Avoiding message loss
In order to avoid message loss, the primary broker delays
acknowledgment of messages received from clients until the message has
been replicated to and acknowledged by all of the back-up brokers. This means that
all acknowledged messages are safely stored on all the backup
brokers.
Clients keep unacknowledged messages in a buffer
You can control the maximum number of messages in the buffer by setting the
client's capacity. For details of how to set the capacity
in client code see "Using the Qpid Messaging API" in
Programming in Apache Qpid.
until they are acknowledged by the primary. If the primary fails, clients will
fail-over to the new primary and re-send all their
unacknowledged messages.
Clients must use "at-least-once" reliability to enable re-send of unacknowledged
messages. This is the default behavior, no options need be set to enable it. For
details of client addressing options see "Using the Qpid Messaging API"
in Programming in Apache Qpid.
So if the primary crashes, all the acknowledged
messages will be available on the backup that takes over as the new
primary. The unacknowledged messages will be
re-sent by the clients. Thus no messages are lost.
Note that this means it is possible for messages to be
duplicated. In the event of a failure it is possible for a
message to received by the backup that becomes the new primary
and re-sent by the client. The application must take steps
to identify and eliminate duplicates.
When a new primary is promoted after a fail-over it is initially in
"recovering" mode. In this mode, it delays acknowledgment of messages
on behalf of all the backups that were connected to the previous
primary. This protects those messages against a failure of the new
primary until the backups have a chance to connect and catch up.
Not all messages need to be replicated to the back-up brokers. If a
message is consumed and acknowledged by a regular client before it has
been replicated to a backup, then it doesn't need to be replicated.
Status of a HA broker
Joining
Initial status of a new broker that has not yet connected to the primary.
Catch-up
A backup broker that is connected to the primary and catching up
on queues and messages.
Ready
A backup broker that is fully caught-up and ready to take over as
primary.
Recovering
The newly-promoted primary, waiting for backups to connect and catch up.
Active
The active primary broker with all backups connected and caught-up.
Limitations
There are a some known limitations in the current implementation. These
will be fixed in furture versions.
Transactional changes to queue state are not replicated atomically. If
the primary crashes during a transaction, it is possible that the
backup could contain only part of the changes introduced by a
transaction.
Configuration changes (creating or deleting queues, exchanges and
bindings) are replicated asynchronously. Management tools used to
make changes will consider the change complete when it is complete
on the primary, it may not yet be replicated to all the backups.

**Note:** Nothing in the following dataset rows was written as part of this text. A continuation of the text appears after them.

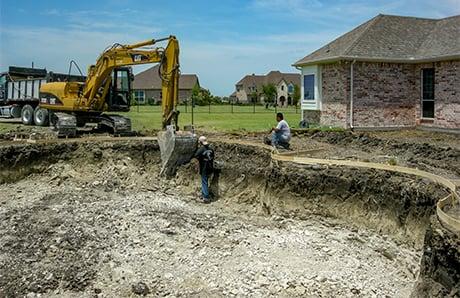 excavator-digging-swimming-pool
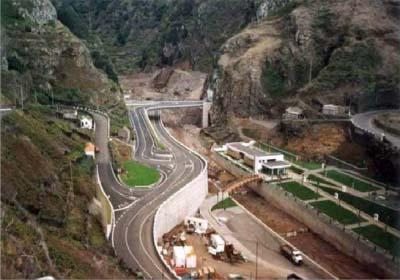 """<div style=""""text-align:center; color:white;""""><div style=""""font-size:17px; """">ER101 – S. Vicente / Porto Moniz, 4º fase *</div><br>Cliente: Governo Regional da Madeira<br>Ano: 2004 – 2005</div>"""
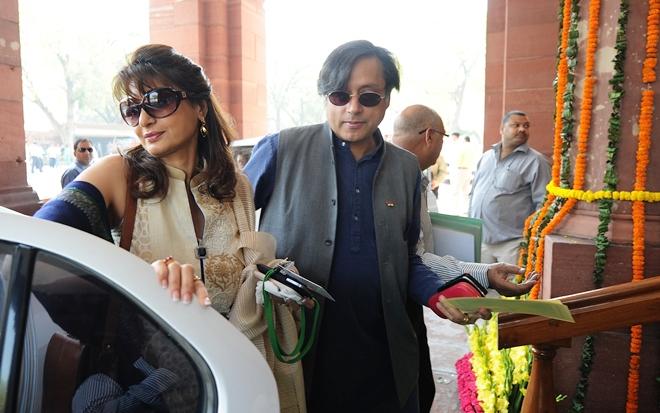 2010 Shashi Tharoor Resigns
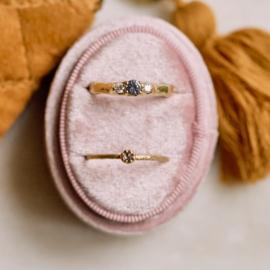Robuuste ring met blauwe spinel en diamanten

Federated links from the primary will be lost
in fail over, they will not be re-connected to the new
primary. Federation links to the primary will
fail over.
Virtual IP Addresses
Some resource managers (including rgmanager) support
virtual IP addresses. A virtual IP address is an IP
address that can be relocated to any of the nodes in a cluster. The
resource manager associates this address with the primary node in the
cluster, and relocates it to the new primary when there is a failure. This
simplifies configuration as you can publish a single IP address rather
than a list.
A virtual IP address can be used by clients and backup brokers to connect
to the primary. The following sections will explain how to configure
virtual IP addresses for clients or brokers.
Configuring the Brokers
The broker must load the ha module, it is loaded by
default. The following broker options are available for the HA module.
Broker Options for High Availability Messaging Cluster
Options for High Availability Messaging Cluster
ha-cluster yes|no
Set to "yes" to have the broker join a cluster.
ha-queue-replication yes|no
Enable replication of specific queues without joining a cluster, see .
ha-brokers-url URL
The URL
The full format of the URL is given by this grammar:
url = ["amqp:"][ user ["/" password] "@" ] addr ("," addr)*
addr = tcp_addr / rmda_addr / ssl_addr / ...
tcp_addr = ["tcp:"] host [":" port]
rdma_addr = "rdma:" host [":" port]
ssl_addr = "ssl:" host [":" port]'
used by cluster brokers to connect to each other. The URL should
contain a comma separated list of the broker addresses, rather than a
virtual IP address.
ha-public-url URL
The URL is advertised to
clients as the "known-hosts" for fail-over. It can be a list or
a single virtual IP address. A virtual IP address is recommended.
Using this option you can put client and broker traffic on
separate networks, which is recommended.
Note: When HA clustering is enabled the broker option
known-hosts-url is ignored and over-ridden by
the ha-public-url setting.
ha-replicate VALUE
Specifies whether queues and exchanges are replicated by default.
VALUE is one of: none,
configuration, all.
For details see .
ha-username USER
ha-password PASS
ha-mechanism MECH
Authentication settings used by HA brokers to connect to each other.
If you are using authorization
()
then this user must have all permissions.
ha-backup-timeout SECONDS
Maximum time that a recovering primary will wait for an expected
backup to connect and become ready.
link-maintenance-interval SECONDS
Interval for the broker to check link health and re-connect links if need
be. If you want brokers to fail over quickly you can set this to a
fraction of a second, for example: 0.1.
link-heartbeat-interval SECONDS
Heartbeat interval for replication links. The link will be assumed broken
if there is no heartbeat for twice the interval.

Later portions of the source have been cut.